::: GIVEN DATA :::
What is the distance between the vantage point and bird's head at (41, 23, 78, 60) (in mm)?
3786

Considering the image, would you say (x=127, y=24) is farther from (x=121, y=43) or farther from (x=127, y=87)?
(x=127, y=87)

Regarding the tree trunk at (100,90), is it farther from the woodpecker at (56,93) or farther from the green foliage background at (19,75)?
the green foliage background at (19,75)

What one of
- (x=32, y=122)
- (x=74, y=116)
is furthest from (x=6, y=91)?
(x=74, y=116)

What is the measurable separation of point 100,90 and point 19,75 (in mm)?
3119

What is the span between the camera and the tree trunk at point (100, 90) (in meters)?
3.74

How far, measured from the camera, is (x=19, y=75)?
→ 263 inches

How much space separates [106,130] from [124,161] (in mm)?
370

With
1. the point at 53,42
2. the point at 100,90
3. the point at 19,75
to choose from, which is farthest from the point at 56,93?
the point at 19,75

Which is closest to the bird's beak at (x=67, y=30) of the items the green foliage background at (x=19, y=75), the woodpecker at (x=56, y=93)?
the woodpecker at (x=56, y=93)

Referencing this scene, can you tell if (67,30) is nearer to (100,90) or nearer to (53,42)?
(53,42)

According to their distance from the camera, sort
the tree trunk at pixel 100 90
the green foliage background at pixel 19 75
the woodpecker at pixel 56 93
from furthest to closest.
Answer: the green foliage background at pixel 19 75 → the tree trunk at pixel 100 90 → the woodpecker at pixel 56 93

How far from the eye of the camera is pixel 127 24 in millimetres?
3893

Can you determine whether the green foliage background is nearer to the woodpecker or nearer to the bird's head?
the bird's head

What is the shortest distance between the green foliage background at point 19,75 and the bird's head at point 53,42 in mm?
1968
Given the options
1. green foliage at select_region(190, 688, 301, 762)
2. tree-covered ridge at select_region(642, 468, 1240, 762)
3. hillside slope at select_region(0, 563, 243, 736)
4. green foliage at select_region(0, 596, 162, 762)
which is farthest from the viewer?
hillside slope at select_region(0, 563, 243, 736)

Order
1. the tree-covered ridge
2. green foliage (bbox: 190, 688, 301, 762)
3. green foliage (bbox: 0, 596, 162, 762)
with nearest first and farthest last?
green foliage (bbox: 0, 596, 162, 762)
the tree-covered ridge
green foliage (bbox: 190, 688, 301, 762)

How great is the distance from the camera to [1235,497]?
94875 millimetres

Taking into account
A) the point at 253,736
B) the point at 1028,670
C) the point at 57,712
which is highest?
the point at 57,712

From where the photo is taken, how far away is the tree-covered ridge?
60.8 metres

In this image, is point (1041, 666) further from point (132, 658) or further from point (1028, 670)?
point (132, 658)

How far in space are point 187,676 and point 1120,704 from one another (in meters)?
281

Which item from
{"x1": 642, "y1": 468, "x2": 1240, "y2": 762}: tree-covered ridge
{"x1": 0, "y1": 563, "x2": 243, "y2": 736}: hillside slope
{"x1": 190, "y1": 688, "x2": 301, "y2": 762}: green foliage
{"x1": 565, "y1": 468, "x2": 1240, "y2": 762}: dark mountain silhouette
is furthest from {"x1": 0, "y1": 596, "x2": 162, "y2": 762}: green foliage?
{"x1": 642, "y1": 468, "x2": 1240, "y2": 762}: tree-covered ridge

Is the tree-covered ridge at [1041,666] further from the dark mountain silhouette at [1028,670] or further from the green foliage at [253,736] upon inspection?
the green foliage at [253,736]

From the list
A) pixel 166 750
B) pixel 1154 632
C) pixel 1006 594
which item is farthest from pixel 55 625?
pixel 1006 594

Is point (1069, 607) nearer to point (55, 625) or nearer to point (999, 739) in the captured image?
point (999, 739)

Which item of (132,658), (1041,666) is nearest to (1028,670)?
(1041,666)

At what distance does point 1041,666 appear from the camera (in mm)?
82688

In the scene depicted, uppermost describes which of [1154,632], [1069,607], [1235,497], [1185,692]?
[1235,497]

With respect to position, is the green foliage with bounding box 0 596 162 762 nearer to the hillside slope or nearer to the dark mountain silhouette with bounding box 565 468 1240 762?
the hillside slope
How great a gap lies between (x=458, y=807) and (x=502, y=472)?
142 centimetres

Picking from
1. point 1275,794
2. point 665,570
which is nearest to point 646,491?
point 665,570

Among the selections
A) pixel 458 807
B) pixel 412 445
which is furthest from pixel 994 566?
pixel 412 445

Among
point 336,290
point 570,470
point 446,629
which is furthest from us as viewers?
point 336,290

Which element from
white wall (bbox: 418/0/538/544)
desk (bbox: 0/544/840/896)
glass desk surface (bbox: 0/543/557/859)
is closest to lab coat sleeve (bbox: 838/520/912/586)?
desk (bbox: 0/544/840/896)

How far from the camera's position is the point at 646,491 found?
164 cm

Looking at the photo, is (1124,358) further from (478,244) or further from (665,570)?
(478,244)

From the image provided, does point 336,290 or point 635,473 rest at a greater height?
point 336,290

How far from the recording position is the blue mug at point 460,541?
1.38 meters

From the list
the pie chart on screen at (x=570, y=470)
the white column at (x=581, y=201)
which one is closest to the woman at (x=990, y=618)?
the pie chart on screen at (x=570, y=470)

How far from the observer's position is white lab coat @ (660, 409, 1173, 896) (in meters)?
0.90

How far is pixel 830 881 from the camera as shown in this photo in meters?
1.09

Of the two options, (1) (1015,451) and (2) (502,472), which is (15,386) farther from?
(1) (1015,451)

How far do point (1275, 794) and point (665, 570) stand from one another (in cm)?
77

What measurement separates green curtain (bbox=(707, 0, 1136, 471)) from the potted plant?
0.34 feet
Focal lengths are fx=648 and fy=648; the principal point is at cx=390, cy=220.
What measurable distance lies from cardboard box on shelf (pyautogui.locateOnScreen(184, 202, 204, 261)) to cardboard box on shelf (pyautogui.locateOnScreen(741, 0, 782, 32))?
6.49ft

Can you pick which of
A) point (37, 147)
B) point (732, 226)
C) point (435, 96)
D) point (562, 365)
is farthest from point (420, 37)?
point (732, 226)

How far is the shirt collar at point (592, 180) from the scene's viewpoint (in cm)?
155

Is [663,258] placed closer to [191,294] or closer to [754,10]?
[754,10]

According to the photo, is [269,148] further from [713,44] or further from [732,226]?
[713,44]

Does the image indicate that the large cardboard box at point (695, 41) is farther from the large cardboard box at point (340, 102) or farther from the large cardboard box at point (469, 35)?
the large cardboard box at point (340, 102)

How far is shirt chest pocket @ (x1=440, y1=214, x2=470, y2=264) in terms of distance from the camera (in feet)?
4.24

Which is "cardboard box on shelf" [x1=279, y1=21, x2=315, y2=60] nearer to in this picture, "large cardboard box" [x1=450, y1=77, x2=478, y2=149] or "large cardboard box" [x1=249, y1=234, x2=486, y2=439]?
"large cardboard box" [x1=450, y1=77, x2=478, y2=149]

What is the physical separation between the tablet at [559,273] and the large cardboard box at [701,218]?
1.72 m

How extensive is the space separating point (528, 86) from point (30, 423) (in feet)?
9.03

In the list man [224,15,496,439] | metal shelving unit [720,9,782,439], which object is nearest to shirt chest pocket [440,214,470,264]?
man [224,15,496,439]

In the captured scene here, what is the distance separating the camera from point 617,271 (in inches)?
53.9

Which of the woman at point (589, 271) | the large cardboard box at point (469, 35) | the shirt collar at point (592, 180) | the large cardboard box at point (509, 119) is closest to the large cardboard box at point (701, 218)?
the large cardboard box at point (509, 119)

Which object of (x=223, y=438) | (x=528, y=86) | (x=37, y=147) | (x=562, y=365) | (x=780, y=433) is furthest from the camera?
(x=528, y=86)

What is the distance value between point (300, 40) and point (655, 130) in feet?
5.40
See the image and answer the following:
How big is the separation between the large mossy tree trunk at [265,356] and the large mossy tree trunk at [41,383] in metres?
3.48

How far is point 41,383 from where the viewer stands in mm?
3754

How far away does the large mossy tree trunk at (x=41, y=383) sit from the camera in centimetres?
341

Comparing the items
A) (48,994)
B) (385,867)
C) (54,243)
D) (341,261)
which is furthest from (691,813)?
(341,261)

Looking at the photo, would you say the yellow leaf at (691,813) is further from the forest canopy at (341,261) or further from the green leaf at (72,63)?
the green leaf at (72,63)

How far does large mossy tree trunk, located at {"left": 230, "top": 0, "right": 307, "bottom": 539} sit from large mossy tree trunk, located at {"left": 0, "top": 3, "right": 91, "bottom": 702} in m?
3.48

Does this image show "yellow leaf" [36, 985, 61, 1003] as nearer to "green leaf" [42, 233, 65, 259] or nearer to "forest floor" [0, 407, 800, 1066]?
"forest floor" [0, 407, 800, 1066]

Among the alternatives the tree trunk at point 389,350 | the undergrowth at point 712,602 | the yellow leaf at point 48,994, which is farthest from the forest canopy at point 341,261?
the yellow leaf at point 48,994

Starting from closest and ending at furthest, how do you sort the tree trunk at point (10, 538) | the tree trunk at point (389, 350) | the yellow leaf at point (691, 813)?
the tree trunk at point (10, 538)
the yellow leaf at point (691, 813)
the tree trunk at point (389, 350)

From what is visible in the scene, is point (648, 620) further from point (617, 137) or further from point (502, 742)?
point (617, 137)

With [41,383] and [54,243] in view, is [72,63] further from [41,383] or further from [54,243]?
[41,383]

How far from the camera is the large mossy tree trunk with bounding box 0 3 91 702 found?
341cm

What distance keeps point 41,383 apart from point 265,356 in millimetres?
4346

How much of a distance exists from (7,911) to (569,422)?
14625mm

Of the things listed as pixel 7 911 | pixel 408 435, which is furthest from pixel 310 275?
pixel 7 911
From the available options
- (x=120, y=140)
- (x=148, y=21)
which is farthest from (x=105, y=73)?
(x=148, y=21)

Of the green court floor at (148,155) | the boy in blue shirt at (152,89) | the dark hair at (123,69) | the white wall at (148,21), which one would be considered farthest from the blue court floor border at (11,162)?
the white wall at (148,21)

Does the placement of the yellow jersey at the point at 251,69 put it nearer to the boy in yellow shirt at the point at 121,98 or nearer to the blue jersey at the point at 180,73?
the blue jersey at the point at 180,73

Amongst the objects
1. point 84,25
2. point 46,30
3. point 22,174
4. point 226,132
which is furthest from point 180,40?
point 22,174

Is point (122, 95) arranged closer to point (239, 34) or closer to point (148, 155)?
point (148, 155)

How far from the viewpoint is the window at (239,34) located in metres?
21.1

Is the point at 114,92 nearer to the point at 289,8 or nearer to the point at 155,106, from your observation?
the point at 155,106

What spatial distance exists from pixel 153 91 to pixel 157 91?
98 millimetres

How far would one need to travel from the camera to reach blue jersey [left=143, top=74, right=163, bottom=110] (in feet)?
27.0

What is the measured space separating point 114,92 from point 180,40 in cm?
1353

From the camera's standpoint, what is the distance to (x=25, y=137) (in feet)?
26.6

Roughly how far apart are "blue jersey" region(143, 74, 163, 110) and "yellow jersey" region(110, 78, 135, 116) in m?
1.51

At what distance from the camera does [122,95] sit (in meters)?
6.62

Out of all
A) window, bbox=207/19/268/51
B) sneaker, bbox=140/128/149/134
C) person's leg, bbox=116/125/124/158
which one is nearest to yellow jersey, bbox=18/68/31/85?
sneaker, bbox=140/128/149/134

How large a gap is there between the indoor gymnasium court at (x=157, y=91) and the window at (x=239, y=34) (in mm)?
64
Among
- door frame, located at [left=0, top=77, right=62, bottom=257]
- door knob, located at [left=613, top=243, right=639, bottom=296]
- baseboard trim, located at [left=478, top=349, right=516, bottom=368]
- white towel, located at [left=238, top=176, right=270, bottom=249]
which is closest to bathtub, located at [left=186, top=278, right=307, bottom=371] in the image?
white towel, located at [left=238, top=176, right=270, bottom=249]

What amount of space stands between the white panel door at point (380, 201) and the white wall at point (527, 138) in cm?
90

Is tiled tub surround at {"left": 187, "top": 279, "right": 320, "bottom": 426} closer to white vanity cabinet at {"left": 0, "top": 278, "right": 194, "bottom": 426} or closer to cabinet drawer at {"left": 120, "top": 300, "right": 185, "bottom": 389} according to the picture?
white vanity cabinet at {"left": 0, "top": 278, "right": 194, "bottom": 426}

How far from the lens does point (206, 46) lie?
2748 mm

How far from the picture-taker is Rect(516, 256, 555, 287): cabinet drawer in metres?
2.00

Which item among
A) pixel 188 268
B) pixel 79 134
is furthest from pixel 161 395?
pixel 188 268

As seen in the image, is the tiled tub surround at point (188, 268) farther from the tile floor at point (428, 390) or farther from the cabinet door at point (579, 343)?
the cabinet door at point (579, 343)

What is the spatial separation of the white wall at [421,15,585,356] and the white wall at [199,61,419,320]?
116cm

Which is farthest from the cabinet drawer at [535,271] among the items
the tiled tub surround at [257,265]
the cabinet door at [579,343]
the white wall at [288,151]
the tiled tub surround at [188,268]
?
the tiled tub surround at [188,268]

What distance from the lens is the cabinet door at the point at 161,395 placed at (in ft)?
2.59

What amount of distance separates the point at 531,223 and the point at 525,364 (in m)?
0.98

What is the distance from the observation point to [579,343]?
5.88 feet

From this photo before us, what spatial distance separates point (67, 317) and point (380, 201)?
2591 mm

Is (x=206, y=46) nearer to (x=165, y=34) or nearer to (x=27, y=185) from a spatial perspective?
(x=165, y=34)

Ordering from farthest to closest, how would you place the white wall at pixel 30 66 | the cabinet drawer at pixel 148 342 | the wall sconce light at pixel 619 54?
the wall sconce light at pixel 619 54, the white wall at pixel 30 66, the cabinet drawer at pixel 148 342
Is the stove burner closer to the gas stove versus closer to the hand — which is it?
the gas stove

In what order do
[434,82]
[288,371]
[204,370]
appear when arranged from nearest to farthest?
:::
**PROBLEM REQUIREMENTS**
Set down only these lines, exactly: the line containing "What is the spatial" and each line after it, through the end of the listing.

**RIGHT ANSWER**
What is the spatial separation of the white wall at [421,15,585,356] and the white wall at [199,61,419,320]?
116cm

Which is farthest from the cabinet drawer at [535,271] among the items
the tiled tub surround at [257,265]
the cabinet door at [579,343]
the white wall at [288,151]
the tiled tub surround at [188,268]
?
the tiled tub surround at [188,268]

What distance from the lens is the cabinet door at the point at 161,395 placed at (in ft)?
2.59

What amount of distance separates the point at 531,223 and the point at 525,364 (in m)?
0.98

What is the distance from the observation point to [579,343]?
5.88 feet

From this photo before us, what spatial distance separates point (67, 317) and point (380, 201)?
2591 mm

Is (x=206, y=46) nearer to (x=165, y=34) or nearer to (x=27, y=185) from a spatial perspective?
(x=165, y=34)

Ordering from farthest to closest, how would you place the white wall at pixel 30 66 | the cabinet drawer at pixel 148 342 | the wall sconce light at pixel 619 54?
the wall sconce light at pixel 619 54, the white wall at pixel 30 66, the cabinet drawer at pixel 148 342
Is the stove burner closer to the gas stove versus closer to the hand — which is it?
the gas stove

In what order do
[434,82]
[288,371]
[204,370]
appear when arranged from nearest to farthest?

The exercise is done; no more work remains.